As for your question, it’s a hard call sitting behind a keyboard. Since it involves repaired collision damage and existing paint, variants in paint go with the territory. Are you saying that the older paint doesn’t have the surface luster as the newer paint? If that’s the case, most likely, the newer paint is harder than the old paint. You might be able to burn the old paint to match the new paint’s shine, but I don’t want to imply it as flat-out gospel. I know lots of folks will, but I’m hesitant to play arm-chair quarter back because I have no clue what’s going on.
At what part of the process do they suggest using compound? Do they suggest that you use compound before applying the base coat? If the paint manufacturer suggests using compound before applying base coat, the compound gives the surface ‘tooth.’
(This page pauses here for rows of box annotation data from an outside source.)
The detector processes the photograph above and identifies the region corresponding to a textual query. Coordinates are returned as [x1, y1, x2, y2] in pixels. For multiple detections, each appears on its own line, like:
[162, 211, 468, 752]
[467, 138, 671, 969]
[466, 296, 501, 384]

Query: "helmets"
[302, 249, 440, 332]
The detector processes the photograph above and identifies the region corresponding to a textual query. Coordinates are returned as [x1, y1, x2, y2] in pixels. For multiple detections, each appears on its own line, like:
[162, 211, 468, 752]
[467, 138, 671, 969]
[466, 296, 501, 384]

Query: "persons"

My basecoat had a wide selection of tooth, from #800 to #1.5k, so I used #1.5k. Tooth is important. Too coarse of tooth, and scratches will show; too fine of tooth, and the paint may flake off.
One thing I do want to point out about compounding the paint. DO NOT compound the base before clearing it because if you compound the metallic base, it will cut away the metallic’s random pattern, and the paint will be dull.
One more before I bail. Can you post a picture of what you are trying to fix? Often, fairly significant buggers can be fixed by carefully ‘floating’ some base in. Shoot some base into the can’s lid, and daub it in. This allows the base repair to be contained to a small area. For instance, if you have a 1.5” square of base damage, the misalignment is contained in that 1.5” square area; likewise for a scratch. After you get coverage, clear over it, sand it, and burn
It isn’t a case of what you can see. It’s a mater of how much you can see. The 1.5” square requires close inspection. The problem with spot spraying is that it can turn into a bucket of chit, something that people can see while you’re driving by @ 55 mph.
TY. I painted it in my garage. $300 for paint, and I shot it with a $9.95 harbor freight hvlp using an air line running direct from the compressor, about as ghetto as it gets, minus the spray bombs.
Actually it’s extremely dull, much less shine then what you see on other cars. I just don’t feel like rambling on with a why-it-shines technical explanation. In a nutshell, the surface manipulates the light to create an optical illusion.
As the first week of June was passing, I was beyond sick and tired of working on it, so I roughed it up, burned it a little, called it done, and spent the summer enjoying it.
I picked up where I left off on the second week of December, but I haven’t been relentless at getting it done. I have never pretended to be someone whom I’m not, so I don’t mind saying that I’m in uncharted water at this point.
I know that I can bring it to a higher level than in the pictures. The thing is whether it will be minimal or an explosive before-after. I’ll have to burn it to be positive, but it looks like the difference will be exponential. But there I go thinking again. I’ll post pictures when I’m done because it cannot turn out worse.